* _Action item_: This exercise needs all of the entries set down again, exactly as they read.

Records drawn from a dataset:
--*--

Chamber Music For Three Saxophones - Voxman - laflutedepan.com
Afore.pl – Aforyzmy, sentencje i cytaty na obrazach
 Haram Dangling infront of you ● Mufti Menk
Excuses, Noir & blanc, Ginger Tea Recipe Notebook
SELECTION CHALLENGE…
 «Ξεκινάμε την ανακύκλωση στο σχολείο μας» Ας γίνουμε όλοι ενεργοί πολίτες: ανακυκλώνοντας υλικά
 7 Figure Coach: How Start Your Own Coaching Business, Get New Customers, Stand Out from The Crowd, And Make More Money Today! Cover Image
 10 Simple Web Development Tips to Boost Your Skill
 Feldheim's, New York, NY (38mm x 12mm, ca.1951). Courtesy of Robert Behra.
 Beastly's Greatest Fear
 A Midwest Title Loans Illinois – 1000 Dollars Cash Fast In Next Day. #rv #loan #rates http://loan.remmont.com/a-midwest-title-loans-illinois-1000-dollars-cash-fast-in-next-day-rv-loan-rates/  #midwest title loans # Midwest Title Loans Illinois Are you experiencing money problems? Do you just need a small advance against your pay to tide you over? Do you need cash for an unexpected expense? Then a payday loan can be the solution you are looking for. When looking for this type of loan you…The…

--*--

* _Written answer_:
Chamber Music For Three Saxophones - Voxman - laflutedepan.com
Afore.pl – Aforyzmy, sentencje i cytaty na obrazach
 Haram Dangling infront of you ● Mufti Menk
Excuses, Noir & blanc, Ginger Tea Recipe Notebook
SELECTION CHALLENGE…
 «Ξεκινάμε την ανακύκλωση στο σχολείο μας» Ας γίνουμε όλοι ενεργοί πολίτες: ανακυκλώνοντας υλικά
 7 Figure Coach: How Start Your Own Coaching Business, Get New Customers, Stand Out from The Crowd, And Make More Money Today! Cover Image
 10 Simple Web Development Tips to Boost Your Skill
 Feldheim's, New York, NY (38mm x 12mm, ca.1951). Courtesy of Robert Behra.
 Beastly's Greatest Fear
 A Midwest Title Loans Illinois – 1000 Dollars Cash Fast In Next Day. #rv #loan #rates http://loan.remmont.com/a-midwest-title-loans-illinois-1000-dollars-cash-fast-in-next-day-rv-loan-rates/  #midwest title loans # Midwest Title Loans Illinois Are you experiencing money problems? Do you just need a small advance against your pay to tide you over? Do you need cash for an unexpected expense? Then a payday loan can be the solution you are looking for. When looking for this type of loan you…The…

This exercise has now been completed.